Data supplied
*** Begin section ***

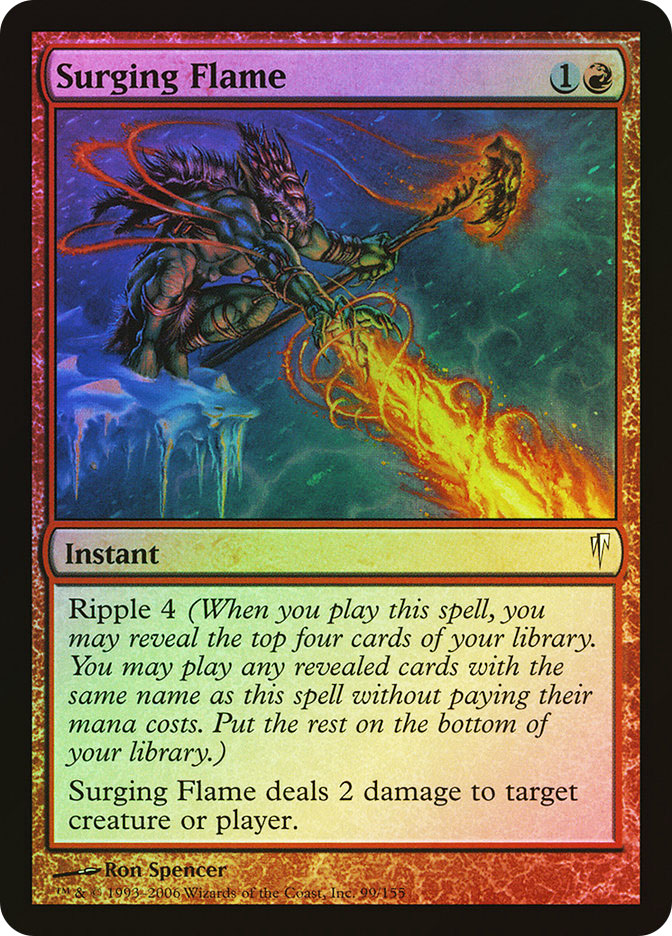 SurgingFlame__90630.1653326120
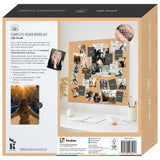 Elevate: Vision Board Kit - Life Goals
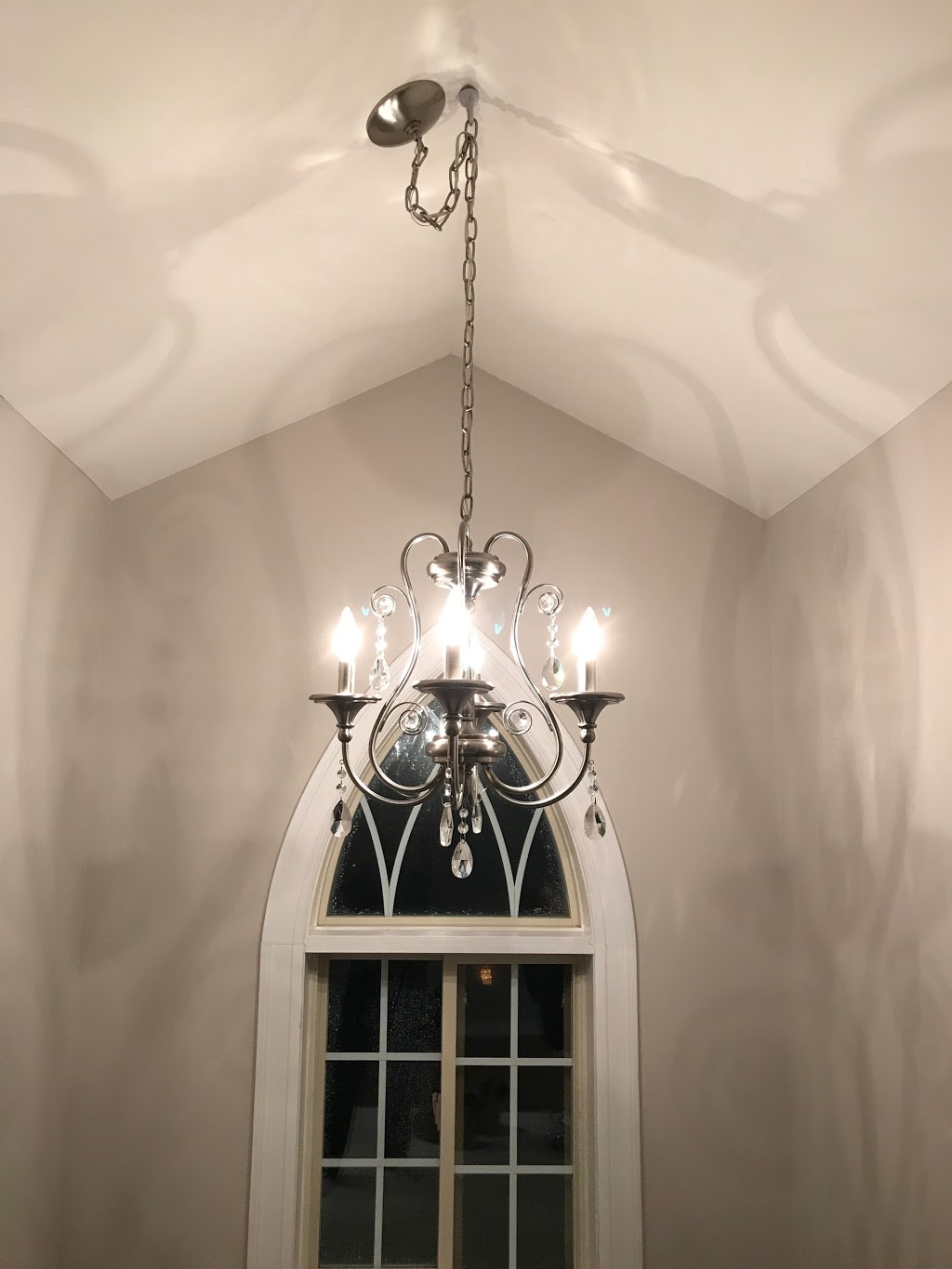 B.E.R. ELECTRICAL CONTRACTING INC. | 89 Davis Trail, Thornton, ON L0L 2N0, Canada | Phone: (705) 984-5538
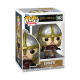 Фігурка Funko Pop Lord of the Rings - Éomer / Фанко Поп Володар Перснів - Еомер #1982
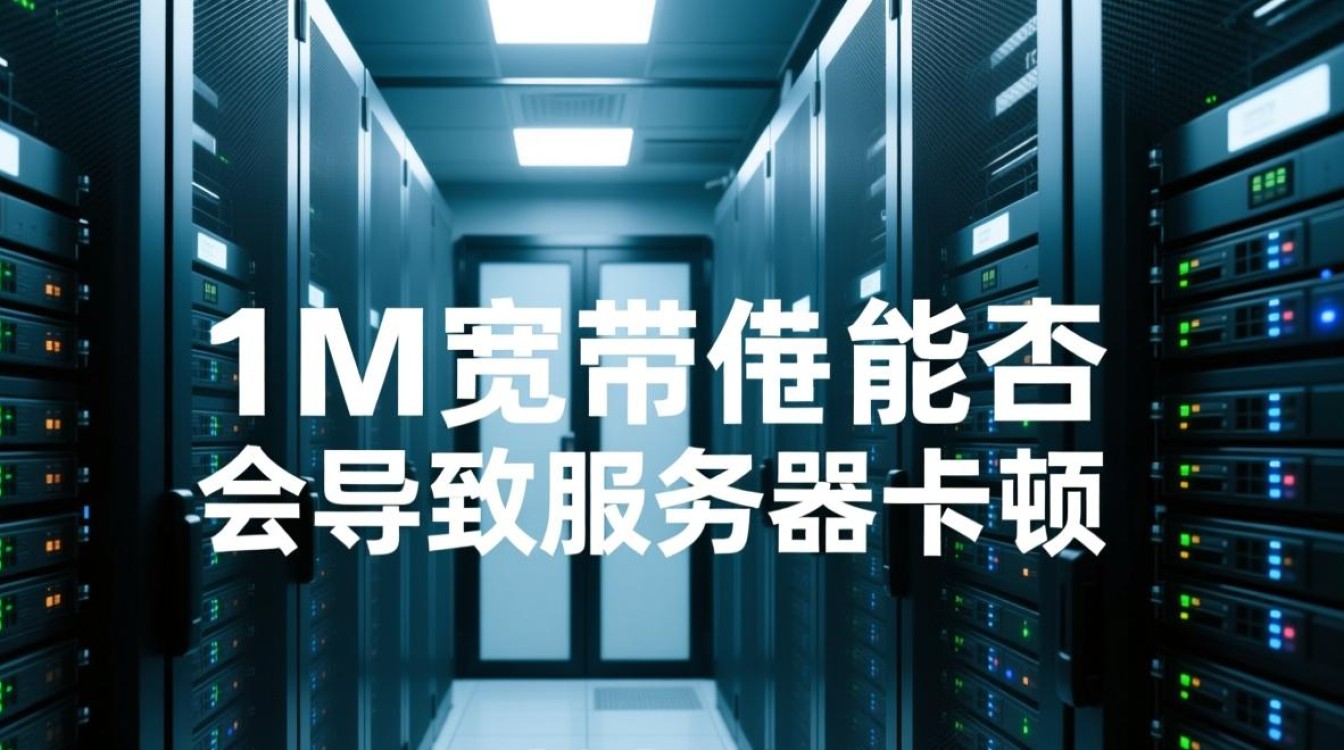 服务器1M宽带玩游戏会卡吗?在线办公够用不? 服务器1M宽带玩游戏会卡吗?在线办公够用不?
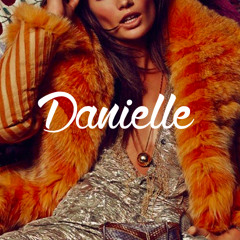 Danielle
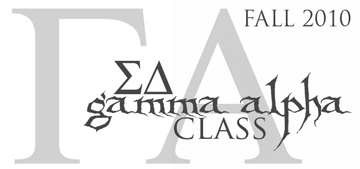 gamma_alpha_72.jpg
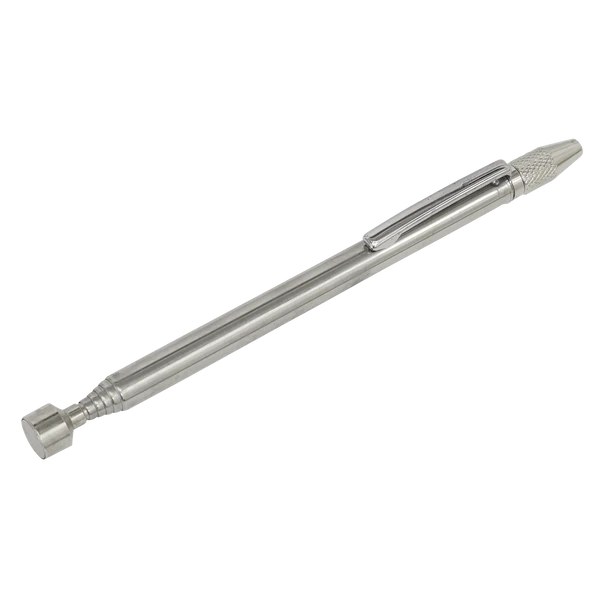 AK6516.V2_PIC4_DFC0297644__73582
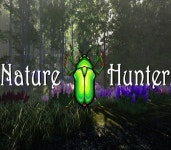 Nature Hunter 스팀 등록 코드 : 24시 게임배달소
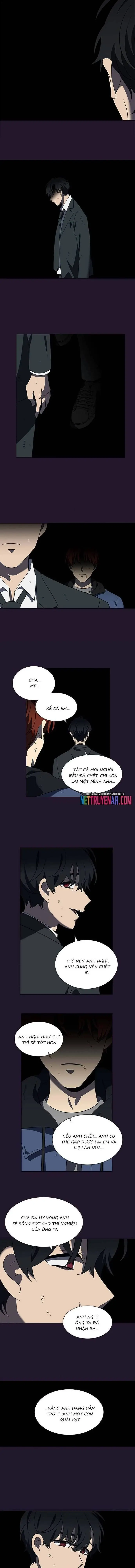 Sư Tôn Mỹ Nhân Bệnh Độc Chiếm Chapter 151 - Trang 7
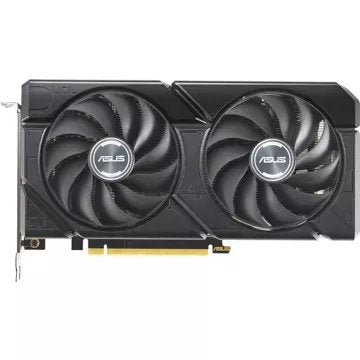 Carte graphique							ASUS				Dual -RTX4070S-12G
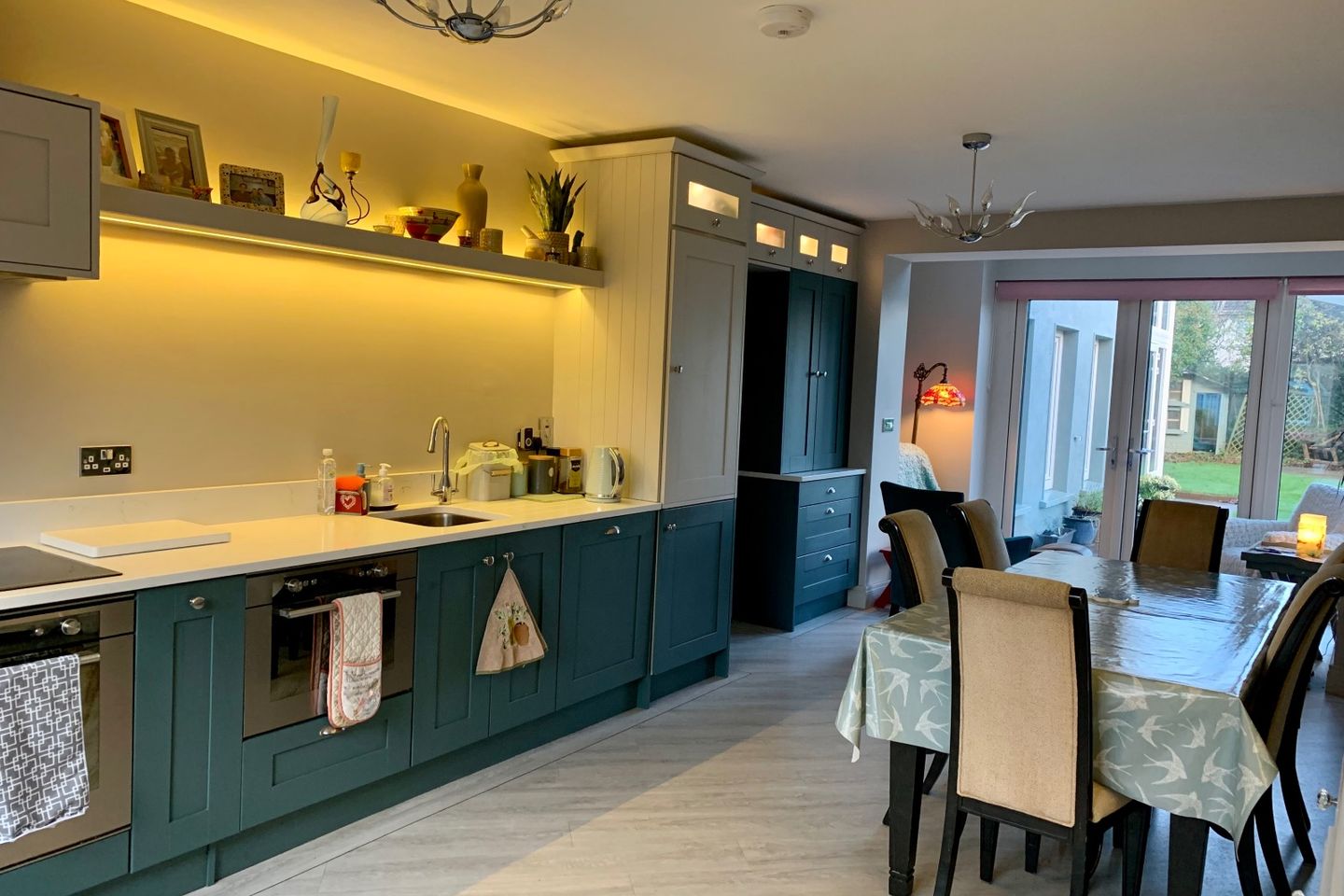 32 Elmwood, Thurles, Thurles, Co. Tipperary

*** End section ***

Instruction
Quote the text of all twelve items above word for word, without the pictures.

Answer
 SurgingFlame__90630.1653326120
 Elevate: Vision Board Kit - Life Goals
 B.E.R. ELECTRICAL CONTRACTING INC. | 89 Davis Trail, Thornton, ON L0L 2N0, Canada | Phone: (705) 984-5538
 Фігурка Funko Pop Lord of the Rings - Éomer / Фанко Поп Володар Перснів - Еомер #1982
 服务器1M宽带玩游戏会卡吗?在线办公够用不? 服务器1M宽带玩游戏会卡吗?在线办公够用不?
 Danielle
 gamma_alpha_72.jpg
 AK6516.V2_PIC4_DFC0297644__73582
 Nature Hunter 스팀 등록 코드 : 24시 게임배달소
 Sư Tôn Mỹ Nhân Bệnh Độc Chiếm Chapter 151 - Trang 7
 Carte graphique							ASUS				Dual -RTX4070S-12G
 32 Elmwood, Thurles, Thurles, Co. Tipperary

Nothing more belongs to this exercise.